> **TAREA**:
¿Puedes transcribir, sin cambiar nada, el pasaje del fragmento de abajo sobre el paso del tiempo que va desde "Cuando descienda por" hasta "ha sido otra.", ambos incluidos?

> **FRAGMENTO PARA LEER**:

EL TIEMPO EN TUS MANOS

Mientras conducía, a mi madre le llegó al teléfono una foto en blanco y negro de la boda de su hermana Elena con Miguel. Pude verla de reojo, pero la reconocí. Ambos eran jóvenes. Sonreían y nada les hacía pensar que algún día lo único que quedaría de ellos sería una foto para colocar al lado de la de la boda de mis abuelos. Antaño, a las dos instantáneas les separaba un abismo, tanto metafórico como físico, que sólo el transcurso de los años ha sido capaz de cerrar, ya que desde el presente, el pasado parece comprimirse, igual que lo hace el paisaje a medida que uno se aleja.

Cuando descienda por la escalera de la casa de mi madre, reconoceré a mis tíos sin esfuerzo, sin necesidad de concentrarme y llegar a deducir sus nombres por descarte. Mis sobrinas puede que sí tengan que recurrir a tal argucia, igual que lo hago yo con familiares más lejanos. El paso del tiempo siempre se torna cruel, igual que el inevitable, pero necesario olvido de nuestra existencia por parte de las generaciones venideras.

Si lograran sobrevivir durante siglos en una urna, puede que llegara un momento en el que las fotos se deshicieran al tocarlas cuando alguien de nuestro siglo viajase al futuro en una máquina del tiempo, tal y como lo hizo Rod Taylor en El tiempo en sus manos. De niño, me fijé en los efectos especiales de película de stop motion, pero ha sido al revisarla de adulto, al convertirme en un hombre invisible, cuando la interpretación ha sido otra.  

El protagonista viaja desde el siglo XIX hasta el año 802701, pertrechado con su batín, caja de cerillas y flema aristocrática inglesa. En aquel año inconcebible para nosotros desde el siglo XXI, el científico se encuentra con un mundo que él considera deshumanizado, que no muestra interés por los libros, la cultura, el amor y todo lo que consideramos virtudes en nuestra era. Se indigna cuando una damisela se está ahogando en el río y nadie la salva porque prefieren seguir tumbados en la orilla tocando el arpa, ataviados con túnicas blancas. Él, en cambio, la rescata de la corriente como un caballero dieciochesco para después enamorarse de ella y explicarle lo que es (o mejor dicho, fue) la vida con un tono muy condescendiente.

En vez de criticar a los futuros terrícolas desalmados que veía en pantalla, pensé en la improbable aparición de un hombre de cromañón. Casi pude ver el ademán de mis hombros denotando indiferencia ante su enfado, ante sus lamentos porque no aprovechamos adecuadamente el mineral de hierro de las rocas para pintar bisontes en cuevas y, en vez de cazar mamuts, perdemos el tiempo tomando cañas al sol. Imaginarme en esa situación me hizo sentir mayor y ridículo, como si yo fuera aquel post-neandertal que se encuentra fuera de su tiempo porque no hace burpees, se desanima cuando descubre que Wes Anderson plagió descaradamente a un director checo llamado Karel Zeman, y lo peor de todo, algunos días se toma el cine demasiado en serio.

[Extractos de un conjunto de datos de razonamiento espacial]
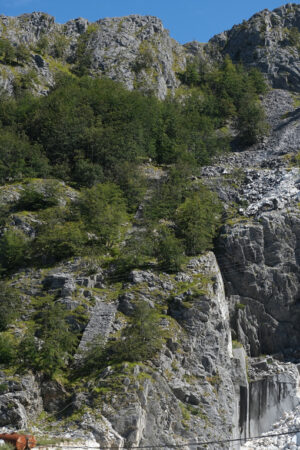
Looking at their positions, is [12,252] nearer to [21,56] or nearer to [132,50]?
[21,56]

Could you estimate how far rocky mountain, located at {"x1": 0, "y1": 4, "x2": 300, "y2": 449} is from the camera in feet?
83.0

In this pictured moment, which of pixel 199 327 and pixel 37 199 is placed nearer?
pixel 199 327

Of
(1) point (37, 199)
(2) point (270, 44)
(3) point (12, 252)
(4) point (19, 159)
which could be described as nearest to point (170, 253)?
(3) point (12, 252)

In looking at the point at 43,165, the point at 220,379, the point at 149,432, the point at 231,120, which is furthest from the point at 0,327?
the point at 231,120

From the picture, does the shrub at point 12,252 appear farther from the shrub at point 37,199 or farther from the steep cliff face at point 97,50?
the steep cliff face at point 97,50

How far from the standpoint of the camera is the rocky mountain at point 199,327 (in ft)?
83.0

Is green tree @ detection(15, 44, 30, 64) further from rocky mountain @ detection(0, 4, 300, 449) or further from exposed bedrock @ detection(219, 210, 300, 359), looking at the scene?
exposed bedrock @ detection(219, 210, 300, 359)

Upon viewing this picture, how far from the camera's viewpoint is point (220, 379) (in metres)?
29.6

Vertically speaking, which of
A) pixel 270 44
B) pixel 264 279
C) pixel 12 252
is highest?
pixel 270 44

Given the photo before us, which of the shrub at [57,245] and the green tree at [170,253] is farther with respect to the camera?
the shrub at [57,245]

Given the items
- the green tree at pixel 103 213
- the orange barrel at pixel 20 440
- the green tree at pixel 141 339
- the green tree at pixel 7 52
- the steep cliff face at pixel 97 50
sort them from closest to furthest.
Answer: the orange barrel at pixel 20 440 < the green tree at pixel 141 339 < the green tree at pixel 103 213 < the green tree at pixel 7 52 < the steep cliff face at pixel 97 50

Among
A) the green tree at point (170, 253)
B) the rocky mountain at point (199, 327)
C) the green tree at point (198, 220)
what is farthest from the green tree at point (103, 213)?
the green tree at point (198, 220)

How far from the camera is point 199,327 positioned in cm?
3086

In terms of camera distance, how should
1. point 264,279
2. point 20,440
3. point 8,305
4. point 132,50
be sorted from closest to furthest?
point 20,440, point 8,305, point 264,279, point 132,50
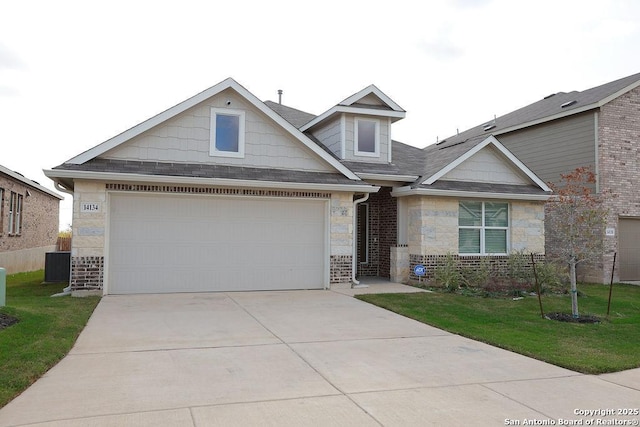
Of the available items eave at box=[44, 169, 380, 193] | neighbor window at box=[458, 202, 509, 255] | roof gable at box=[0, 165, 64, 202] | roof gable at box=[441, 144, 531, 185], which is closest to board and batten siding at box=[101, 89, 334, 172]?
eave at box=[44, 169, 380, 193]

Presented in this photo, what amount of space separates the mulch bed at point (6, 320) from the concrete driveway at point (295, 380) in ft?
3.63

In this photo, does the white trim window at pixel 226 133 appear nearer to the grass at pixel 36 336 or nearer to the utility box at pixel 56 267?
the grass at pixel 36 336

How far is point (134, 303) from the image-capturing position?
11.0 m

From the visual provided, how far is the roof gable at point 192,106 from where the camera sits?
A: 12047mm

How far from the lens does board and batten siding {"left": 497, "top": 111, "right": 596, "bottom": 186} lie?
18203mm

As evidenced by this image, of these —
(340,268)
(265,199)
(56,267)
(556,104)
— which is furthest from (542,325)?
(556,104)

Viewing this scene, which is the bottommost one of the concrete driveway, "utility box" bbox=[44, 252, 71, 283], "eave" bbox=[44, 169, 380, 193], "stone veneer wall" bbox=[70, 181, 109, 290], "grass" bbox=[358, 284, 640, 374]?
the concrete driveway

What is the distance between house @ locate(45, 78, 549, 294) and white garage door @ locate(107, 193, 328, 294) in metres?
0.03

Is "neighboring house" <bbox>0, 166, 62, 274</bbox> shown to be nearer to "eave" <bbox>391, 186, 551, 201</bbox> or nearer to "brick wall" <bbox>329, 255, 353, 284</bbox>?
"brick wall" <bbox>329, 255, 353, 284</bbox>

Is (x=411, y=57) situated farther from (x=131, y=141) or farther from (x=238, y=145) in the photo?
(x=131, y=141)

> **RESULTADO DEL EJERCICIO**:
Cuando descienda por la escalera de la casa de mi madre, reconoceré a mis tíos sin esfuerzo, sin necesidad de concentrarme y llegar a deducir sus nombres por descarte. Mis sobrinas puede que sí tengan que recurrir a tal argucia, igual que lo hago yo con familiares más lejanos. El paso del tiempo siempre se torna cruel, igual que el inevitable, pero necesario olvido de nuestra existencia por parte de las generaciones venideras.

Si lograran sobrevivir durante siglos en una urna, puede que llegara un momento en el que las fotos se deshicieran al tocarlas cuando alguien de nuestro siglo viajase al futuro en una máquina del tiempo, tal y como lo hizo Rod Taylor en El tiempo en sus manos. De niño, me fijé en los efectos especiales de película de stop motion, pero ha sido al revisarla de adulto, al convertirme en un hombre invisible, cuando la interpretación ha sido otra.